Short problem
Condense the paragraph beginning "The riding was created federally" in the passage on Kanata—Carleton into a short bulleted list that keeps its main facts.

Kanata—Carleton is a provincial electoral district in Ottawa, Ontario which was first contested in the 2018 provincial election.

The riding was created federally with the 2012 redistribution process. That same process was announced by the Ontario government, meaning the provincial ridings will follow a similar boundary division for the 2018 provincial election.  The new riding contains almost all of the portion of the former Carleton—Mississippi Mills located in Ottawa, except for the portion south of Highway 7/Highway 417 that transferred Carleton.  A small fraction came from Nepean—Carleton surrounding the Bridlewood neighbourhood.

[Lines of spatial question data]

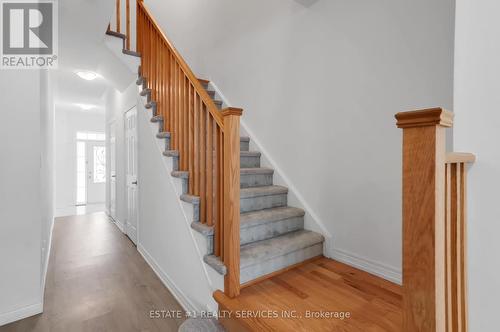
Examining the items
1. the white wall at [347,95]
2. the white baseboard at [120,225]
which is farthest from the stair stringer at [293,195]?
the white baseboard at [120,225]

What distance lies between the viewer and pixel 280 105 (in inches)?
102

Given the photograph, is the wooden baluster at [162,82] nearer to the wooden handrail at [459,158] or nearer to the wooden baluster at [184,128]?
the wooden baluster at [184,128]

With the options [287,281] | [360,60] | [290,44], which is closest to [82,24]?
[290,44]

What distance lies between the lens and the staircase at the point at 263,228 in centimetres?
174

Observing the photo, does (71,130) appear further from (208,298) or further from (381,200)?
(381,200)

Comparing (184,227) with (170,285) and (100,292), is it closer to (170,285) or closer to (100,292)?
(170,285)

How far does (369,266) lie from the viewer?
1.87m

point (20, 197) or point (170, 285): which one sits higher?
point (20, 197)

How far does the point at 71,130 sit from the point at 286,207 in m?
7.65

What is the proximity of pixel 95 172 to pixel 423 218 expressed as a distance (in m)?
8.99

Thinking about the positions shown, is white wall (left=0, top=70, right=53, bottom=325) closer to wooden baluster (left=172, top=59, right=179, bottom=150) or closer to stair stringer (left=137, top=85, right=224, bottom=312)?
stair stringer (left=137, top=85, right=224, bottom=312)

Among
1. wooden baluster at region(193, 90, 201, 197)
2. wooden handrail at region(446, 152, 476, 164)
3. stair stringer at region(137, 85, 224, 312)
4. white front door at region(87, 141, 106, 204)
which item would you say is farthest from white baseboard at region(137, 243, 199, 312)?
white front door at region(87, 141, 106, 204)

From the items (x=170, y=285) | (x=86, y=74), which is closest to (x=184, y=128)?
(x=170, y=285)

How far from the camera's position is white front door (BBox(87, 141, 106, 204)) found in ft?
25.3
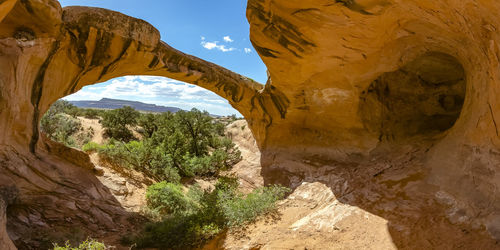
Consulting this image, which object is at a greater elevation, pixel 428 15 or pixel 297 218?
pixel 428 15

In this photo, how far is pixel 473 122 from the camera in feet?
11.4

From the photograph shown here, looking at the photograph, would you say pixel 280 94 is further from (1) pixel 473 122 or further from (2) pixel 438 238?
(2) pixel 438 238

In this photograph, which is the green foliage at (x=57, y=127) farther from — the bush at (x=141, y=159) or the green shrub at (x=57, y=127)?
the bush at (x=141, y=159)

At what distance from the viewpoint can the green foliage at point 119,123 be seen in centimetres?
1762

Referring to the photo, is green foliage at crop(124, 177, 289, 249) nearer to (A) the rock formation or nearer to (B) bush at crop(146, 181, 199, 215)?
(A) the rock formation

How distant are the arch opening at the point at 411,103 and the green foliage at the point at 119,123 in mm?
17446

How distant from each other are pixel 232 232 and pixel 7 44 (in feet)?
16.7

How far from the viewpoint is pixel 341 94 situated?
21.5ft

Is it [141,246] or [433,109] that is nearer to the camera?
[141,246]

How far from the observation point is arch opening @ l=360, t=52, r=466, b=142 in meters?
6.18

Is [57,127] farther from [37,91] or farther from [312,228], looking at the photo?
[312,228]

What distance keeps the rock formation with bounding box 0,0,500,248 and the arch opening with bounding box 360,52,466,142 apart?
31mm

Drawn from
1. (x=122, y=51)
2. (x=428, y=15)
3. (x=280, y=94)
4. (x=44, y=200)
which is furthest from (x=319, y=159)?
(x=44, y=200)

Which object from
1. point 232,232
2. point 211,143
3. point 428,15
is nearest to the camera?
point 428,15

==

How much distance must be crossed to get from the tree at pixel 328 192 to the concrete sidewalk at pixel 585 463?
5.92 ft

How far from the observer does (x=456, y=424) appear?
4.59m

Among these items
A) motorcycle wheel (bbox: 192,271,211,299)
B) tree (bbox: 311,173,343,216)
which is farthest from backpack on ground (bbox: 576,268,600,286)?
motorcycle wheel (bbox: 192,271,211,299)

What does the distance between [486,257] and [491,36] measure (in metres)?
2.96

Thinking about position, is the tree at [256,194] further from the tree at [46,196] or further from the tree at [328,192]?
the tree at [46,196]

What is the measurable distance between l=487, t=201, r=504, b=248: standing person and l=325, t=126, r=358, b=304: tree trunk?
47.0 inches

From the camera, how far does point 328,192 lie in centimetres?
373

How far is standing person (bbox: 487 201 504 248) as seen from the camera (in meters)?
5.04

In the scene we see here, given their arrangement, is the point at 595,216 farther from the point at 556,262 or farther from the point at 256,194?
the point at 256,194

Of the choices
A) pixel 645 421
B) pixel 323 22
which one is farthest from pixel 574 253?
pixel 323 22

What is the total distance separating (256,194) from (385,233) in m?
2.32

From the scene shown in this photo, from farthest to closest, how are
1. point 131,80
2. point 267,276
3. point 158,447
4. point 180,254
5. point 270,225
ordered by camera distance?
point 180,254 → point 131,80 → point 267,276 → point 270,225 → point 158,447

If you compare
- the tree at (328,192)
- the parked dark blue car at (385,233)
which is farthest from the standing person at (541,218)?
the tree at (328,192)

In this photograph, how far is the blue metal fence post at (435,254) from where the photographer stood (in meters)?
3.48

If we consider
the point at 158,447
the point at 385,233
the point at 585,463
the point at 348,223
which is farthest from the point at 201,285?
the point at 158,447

...

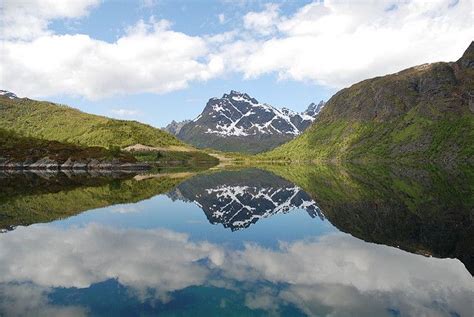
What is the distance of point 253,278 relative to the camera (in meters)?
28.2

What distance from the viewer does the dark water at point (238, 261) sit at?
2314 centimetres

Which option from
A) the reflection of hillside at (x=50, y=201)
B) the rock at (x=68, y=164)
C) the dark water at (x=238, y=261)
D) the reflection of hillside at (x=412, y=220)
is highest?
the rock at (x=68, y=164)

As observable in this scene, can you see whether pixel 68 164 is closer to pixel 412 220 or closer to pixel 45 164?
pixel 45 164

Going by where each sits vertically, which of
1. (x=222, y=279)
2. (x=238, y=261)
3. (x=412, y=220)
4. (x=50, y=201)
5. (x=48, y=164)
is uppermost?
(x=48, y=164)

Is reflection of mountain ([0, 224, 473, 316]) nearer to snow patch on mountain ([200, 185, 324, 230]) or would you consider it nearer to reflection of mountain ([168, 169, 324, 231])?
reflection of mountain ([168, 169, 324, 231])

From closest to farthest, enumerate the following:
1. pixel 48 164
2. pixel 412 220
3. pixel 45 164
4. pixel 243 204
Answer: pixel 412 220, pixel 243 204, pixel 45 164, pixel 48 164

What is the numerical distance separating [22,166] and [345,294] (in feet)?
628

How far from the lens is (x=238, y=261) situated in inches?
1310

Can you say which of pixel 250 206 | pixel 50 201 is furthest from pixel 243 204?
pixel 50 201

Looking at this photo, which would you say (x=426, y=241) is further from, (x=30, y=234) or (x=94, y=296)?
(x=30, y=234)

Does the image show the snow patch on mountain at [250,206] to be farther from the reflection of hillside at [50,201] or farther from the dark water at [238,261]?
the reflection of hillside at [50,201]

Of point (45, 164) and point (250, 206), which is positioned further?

Completed exercise
- The riding was created federally in the 2012 redistribution.
- The Ontario government announced that provincial ridings would follow similar boundaries for the 2018 provincial election.
- It contains almost all of the Ottawa portion of the former Carleton—Mississippi Mills, except the part south of Highway 7/Highway 417.
- A small fraction around the Bridlewood neighbourhood came from Nepean—Carleton.